The article quotes The New York Post:

In a bizarre scheme allegedly orchestrated by his wife in the US, a group of ex-special forces soldiers posing as musicians specializing in a Gregorian band and toting music equipment strolled past Japanese security guards and entered the pad, according to the Lebanese news channel MTV.

Ghosn, who stands at just under 5-foot-6, climbed into “one of the boxes intended for the transfer of musical instruments,’’ the news station said — possibly a roughly 6-foot-tall double-base case.

He was then carted out in the case when the group left, after a “logical time for a concert had passed,” MTV said.

Japanese authorities had the door to his home under 24-hour video surveillance — but, per an April court agreement, Ghosn’s camp didn’t have to turn over each month’s recordings until the 15th of the following month, The Wall Street Journal reported.

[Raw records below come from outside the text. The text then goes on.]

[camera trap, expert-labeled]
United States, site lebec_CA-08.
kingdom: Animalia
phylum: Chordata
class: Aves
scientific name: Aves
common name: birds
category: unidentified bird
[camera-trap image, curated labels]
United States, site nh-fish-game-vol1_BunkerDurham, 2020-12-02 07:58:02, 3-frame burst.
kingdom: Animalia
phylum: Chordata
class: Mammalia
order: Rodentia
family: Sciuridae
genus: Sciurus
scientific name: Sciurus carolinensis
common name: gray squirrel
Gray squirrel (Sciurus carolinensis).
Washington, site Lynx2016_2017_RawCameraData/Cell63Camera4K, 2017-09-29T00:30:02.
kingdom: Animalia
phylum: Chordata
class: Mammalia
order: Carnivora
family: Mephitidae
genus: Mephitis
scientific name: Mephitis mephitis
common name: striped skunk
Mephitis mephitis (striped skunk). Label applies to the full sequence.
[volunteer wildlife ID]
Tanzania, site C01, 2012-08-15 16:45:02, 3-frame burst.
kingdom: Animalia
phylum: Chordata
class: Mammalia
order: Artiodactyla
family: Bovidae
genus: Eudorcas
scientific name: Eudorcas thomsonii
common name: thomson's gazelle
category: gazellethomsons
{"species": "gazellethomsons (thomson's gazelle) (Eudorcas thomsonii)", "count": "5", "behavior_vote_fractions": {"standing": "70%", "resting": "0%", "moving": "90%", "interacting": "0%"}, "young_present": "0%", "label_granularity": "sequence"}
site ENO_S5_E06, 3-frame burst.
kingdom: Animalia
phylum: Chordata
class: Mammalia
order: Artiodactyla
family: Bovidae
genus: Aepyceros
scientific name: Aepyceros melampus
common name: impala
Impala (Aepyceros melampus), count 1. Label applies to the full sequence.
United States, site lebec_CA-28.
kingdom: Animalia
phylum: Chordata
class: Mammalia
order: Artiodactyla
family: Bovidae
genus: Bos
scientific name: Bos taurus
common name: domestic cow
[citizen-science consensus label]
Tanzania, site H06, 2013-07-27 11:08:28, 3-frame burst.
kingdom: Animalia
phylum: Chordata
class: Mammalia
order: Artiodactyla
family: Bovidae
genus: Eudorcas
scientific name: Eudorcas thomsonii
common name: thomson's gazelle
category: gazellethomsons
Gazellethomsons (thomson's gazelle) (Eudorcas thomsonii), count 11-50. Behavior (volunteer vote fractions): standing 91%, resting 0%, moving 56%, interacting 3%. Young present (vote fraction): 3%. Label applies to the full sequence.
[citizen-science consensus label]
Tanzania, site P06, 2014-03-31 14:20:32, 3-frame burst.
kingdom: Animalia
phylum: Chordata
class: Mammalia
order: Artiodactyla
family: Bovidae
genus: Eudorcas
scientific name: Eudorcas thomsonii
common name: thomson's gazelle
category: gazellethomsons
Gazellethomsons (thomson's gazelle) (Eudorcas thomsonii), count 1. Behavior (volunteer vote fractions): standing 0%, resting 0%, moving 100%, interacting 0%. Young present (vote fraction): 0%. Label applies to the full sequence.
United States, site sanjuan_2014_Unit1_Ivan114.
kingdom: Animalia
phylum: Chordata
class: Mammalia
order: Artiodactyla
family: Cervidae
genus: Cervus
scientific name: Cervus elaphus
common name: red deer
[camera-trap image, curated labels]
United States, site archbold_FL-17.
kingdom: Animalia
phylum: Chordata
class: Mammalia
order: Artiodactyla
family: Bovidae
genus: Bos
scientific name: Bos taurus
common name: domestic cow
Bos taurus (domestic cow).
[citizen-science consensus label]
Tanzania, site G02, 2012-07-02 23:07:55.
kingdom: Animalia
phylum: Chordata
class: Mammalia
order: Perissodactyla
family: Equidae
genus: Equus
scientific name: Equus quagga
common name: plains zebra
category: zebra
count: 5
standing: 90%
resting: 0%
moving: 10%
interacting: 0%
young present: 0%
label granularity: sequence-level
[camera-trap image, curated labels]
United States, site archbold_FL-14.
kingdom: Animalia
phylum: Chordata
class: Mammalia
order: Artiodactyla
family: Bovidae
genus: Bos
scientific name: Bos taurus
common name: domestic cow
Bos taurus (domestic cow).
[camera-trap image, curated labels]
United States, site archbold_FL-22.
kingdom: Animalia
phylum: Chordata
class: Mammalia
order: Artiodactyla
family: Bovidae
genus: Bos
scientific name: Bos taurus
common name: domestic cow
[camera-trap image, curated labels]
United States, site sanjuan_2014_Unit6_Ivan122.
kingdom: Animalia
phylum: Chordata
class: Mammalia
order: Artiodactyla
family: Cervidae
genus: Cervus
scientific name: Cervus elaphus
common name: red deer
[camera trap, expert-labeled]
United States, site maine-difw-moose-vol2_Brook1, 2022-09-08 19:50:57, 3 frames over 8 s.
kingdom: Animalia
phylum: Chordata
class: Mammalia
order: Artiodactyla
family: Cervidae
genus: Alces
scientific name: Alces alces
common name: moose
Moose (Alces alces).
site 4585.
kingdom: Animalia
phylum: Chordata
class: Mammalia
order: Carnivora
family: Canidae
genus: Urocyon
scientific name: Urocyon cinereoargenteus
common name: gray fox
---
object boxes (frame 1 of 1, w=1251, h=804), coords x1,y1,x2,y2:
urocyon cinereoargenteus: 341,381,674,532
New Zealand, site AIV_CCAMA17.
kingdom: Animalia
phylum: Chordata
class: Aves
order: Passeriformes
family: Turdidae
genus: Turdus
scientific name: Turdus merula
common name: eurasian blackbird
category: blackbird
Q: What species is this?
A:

Ghosn is believed to have been spirited out of the country on a chartered Bombardier jet from Kansai International Airport in Osaka — a six-hour drive from Toyko — around 11:10 p.m. Sunday, the Journal said.

The plane landed at Ataturk Airport in Istanbul early Monday, reports said. Ghosn then boarded a smaller plane belonging to the Turkish company MNG Jet Havacilik AS that departed about 30 minutes later for Rafic Hariri Airport in Beirut, Lebanon.

Japanese authorities apparently had no idea that their most high-profile detainee had fled until hours later — and only then, from an MTV reporter.

The station worker approached Matahiro Yamaguchi, the Japanese ambassador to Lebanon, at a party in Beirut around 6 p.m. Monday and asked about Ghosn’s fleeing, The Guardian reported.

The stunned ambassador said his administration knew nothing about it — and spent the next few minutes furiously texting before abruptly leaving the event.

The article in The New York Post continues:

Lebanon authorities claimed Ghosn entered the country legally via the use of a French passport — although it’s unclear how.

Lawyer Hironaka said he still has Ghosn’s three passports, for Lebanon, France and Brazil, that his client had to turn over as a condition of bail.

“It would have been difficult for him to do this without the assistance of some large organization,” Hironaka told reporters.

The article at Power Line Blog reminds us that nothing happens in Lebanon without the approval of Hezbollah. Interesting.